Masarek intriguingly argued that Avaya’s UC portfolio is intrinsically linked to its CX-focused strategy — that UC and CX are converging.

“UC is super important, but I think about CX being where the market is going,” Masarek said. “Communication companies in the past used to think of themselves in siloes, as in ‘I do UC for the knowledge worker’ or ‘I do contact centre for the agent’. The reason it’s converging is that the brands have to differentiate based on customer experience. What drives your ability to deliver a positive customer experience is you have to have that full lifecycle of your customer.”

“Think about what every business does,” Masarek added. “They go outbound to prospects; the BDRs do that. The salespeople turn some of those into customers. The customers come inbound to the agents, and then the account management or success organisation goes outbound for upsell, renewal, engagement, and those things like that. Those interactions, which are the core of the customer experience, are crossing the front-of-house agent and the back-of-house knowledge worker.”

In other words, it has to be a converged solution on one system. Masarek also highlighted that the contact centre is, essentially, routing technology.

“What I just described in that flow is going outbound and then turning customers who come inbound to go outbound again,” he said. “That’s routing. So what’s happening is that the whole interaction with customers, from prospect to the whole lifecycle of the customer, is now happening omnichannel. Not just voice, not just digital, but across all channels. It’s a crossing between the agent and the back-office knowledge worker.

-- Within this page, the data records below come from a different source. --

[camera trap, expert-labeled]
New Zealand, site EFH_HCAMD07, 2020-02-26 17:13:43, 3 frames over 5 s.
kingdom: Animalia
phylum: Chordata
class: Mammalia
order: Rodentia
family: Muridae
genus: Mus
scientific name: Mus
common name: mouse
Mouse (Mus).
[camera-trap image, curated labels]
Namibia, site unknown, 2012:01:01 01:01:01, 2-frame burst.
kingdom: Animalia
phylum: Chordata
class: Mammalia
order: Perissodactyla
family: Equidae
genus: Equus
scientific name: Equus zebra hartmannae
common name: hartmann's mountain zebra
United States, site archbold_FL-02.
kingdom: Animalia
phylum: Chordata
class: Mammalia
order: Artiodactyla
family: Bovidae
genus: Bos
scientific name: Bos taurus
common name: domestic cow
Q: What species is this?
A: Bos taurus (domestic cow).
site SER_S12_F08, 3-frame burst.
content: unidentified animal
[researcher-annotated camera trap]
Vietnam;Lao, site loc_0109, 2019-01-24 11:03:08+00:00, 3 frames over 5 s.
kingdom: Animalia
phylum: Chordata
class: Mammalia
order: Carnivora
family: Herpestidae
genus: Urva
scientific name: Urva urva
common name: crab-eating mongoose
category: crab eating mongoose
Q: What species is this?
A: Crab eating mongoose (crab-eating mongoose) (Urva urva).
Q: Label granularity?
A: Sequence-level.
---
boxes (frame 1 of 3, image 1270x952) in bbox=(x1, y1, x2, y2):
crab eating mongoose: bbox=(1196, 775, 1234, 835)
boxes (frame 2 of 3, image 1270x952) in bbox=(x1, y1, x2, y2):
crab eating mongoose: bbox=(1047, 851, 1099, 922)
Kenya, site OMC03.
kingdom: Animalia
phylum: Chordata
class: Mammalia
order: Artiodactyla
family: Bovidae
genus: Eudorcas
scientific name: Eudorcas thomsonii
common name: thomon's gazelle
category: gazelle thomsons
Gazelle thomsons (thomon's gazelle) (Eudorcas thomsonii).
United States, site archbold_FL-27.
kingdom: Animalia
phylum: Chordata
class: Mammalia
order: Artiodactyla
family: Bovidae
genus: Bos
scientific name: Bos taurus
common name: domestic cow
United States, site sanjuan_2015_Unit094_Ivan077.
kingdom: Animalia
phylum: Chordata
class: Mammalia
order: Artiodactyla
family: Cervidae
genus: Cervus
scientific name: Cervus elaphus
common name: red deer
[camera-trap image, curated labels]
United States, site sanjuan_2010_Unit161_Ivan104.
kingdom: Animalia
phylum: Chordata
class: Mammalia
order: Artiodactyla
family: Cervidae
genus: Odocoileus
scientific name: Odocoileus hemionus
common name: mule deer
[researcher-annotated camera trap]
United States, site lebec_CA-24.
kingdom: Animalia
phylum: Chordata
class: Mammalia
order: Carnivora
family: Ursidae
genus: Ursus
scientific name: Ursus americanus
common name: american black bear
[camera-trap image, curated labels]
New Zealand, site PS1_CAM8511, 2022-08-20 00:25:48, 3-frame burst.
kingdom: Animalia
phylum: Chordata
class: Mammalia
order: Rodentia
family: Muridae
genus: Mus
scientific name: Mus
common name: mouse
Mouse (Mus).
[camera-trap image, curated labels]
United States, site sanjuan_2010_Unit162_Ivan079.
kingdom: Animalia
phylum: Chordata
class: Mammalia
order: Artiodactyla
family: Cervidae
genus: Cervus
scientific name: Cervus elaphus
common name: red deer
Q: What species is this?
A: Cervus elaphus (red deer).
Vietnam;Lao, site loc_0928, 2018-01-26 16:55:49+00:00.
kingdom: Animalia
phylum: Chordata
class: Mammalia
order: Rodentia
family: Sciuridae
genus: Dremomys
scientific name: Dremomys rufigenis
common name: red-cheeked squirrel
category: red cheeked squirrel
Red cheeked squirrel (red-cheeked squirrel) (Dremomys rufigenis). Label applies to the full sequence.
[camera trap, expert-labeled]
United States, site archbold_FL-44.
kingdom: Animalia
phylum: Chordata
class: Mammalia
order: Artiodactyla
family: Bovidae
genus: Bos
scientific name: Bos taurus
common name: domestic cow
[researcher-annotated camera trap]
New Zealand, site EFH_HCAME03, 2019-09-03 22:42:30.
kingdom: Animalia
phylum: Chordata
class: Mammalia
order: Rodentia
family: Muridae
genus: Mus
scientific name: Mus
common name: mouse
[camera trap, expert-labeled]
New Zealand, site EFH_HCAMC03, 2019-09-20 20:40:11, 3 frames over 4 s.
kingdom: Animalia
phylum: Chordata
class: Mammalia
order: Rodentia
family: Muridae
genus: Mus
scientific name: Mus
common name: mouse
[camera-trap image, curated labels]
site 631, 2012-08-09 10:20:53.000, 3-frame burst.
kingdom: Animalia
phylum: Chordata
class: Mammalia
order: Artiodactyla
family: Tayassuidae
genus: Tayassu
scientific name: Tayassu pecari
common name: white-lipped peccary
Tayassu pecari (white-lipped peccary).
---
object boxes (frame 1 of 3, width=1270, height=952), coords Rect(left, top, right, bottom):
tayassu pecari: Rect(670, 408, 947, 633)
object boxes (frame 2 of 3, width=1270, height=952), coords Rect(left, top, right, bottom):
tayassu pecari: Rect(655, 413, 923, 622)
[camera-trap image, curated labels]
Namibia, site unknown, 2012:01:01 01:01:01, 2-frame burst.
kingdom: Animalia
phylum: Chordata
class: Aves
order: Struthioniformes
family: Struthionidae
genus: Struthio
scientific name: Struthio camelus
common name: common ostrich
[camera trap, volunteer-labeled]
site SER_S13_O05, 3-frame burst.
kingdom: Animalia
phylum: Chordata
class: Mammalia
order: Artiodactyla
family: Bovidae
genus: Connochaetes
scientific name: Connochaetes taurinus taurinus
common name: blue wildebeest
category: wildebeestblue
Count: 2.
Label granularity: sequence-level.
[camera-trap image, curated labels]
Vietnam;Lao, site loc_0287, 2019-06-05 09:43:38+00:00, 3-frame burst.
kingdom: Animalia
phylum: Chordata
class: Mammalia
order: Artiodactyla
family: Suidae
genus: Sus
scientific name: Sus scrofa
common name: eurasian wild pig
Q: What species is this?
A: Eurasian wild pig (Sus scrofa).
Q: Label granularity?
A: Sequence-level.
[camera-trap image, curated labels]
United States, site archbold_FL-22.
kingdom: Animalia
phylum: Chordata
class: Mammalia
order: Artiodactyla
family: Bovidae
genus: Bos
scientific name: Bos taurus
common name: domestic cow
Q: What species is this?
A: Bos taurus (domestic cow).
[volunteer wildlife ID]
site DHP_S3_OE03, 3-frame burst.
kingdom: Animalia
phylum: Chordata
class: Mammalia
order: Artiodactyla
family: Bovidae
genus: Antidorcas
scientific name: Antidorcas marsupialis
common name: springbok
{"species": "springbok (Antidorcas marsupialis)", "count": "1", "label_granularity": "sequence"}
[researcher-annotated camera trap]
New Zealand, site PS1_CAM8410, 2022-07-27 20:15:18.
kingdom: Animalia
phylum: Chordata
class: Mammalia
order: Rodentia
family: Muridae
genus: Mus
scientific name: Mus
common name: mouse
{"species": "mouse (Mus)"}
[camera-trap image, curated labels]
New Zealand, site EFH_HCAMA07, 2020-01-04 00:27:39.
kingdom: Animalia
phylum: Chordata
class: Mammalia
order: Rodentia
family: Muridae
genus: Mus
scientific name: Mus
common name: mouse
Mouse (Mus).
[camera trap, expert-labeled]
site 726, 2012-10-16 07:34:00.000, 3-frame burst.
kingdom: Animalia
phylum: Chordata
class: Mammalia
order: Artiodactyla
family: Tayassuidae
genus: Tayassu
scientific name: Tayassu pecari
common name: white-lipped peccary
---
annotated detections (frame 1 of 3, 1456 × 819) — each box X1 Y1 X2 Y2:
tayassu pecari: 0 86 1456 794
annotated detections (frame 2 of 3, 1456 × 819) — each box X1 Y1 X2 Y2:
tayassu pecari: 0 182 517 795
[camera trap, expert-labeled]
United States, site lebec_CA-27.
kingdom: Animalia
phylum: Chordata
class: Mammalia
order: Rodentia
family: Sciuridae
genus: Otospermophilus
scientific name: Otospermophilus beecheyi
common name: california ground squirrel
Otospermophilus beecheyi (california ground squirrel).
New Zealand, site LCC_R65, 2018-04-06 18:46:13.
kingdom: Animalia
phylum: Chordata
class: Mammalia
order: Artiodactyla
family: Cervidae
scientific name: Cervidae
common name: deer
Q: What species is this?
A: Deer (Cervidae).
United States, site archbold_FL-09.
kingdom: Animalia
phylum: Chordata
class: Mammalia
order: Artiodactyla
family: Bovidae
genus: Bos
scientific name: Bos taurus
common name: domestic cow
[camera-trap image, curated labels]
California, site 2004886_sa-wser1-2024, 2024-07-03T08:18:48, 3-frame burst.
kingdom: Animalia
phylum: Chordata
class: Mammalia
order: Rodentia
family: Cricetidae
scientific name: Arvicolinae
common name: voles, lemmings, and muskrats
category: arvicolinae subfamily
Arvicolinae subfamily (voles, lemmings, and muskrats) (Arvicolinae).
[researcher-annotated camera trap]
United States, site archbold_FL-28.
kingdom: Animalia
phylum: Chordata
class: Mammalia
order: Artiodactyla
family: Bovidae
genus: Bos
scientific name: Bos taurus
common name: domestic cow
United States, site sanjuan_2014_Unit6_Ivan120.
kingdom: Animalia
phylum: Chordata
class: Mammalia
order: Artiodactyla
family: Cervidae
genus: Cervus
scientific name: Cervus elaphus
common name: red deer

“So, CX or contact centre is so pivotal to that. I like to call it the heart, lung and liver of that. But UC is a component of it. That’s exactly the way we’re designing our solutions.”

As Masarek affirmed, ENGAGE was quite rightly a celebration of the significant steps towards recovery, an assertion that Avaya was, indeed, back. Now having got most of its ducks in a row after such a busy but remarkable first year for Masarek, with a new Avaya C-suite and rejuvenated business plan featuring partnership and platform growth, the imminent future is where Avaya will look to execute on all the vision and promise it has outlined.

Asked what the next 12 months will hold for Masarek and Avaya — in year two of his stewardship — the CEO cut that timeline almost in half.

“I’ll shorten it to only six-and-a-half months from now,” Masarek said.

“I’ve been thinking a great deal about this. When we’re clinking champagne glasses at the end of this year, I’m absolutely convinced you’re going to look backwards and say, ‘Avaya is a completely different company’ — meaning it has a completely revitalised culture, it is back in every meaningful way, and the products are coming out exactly the way we articulated them to the customers. The customers now are driving growth with and for us, partners the same.”

“I think it’s going to feel very, very different. We’ve had to do a lot of foundational building, going back to last August. A whole financial restructuring, a cost right-sizing, a resetting of strategy. But my sense is that that flywheel, which we’ve gotten to start turning, is going to flip over in a very positive way in just six months.”

“So when we clink those champagne glasses (at New Year’s), I think we’re going to be looking back and feeling pretty good about where we are.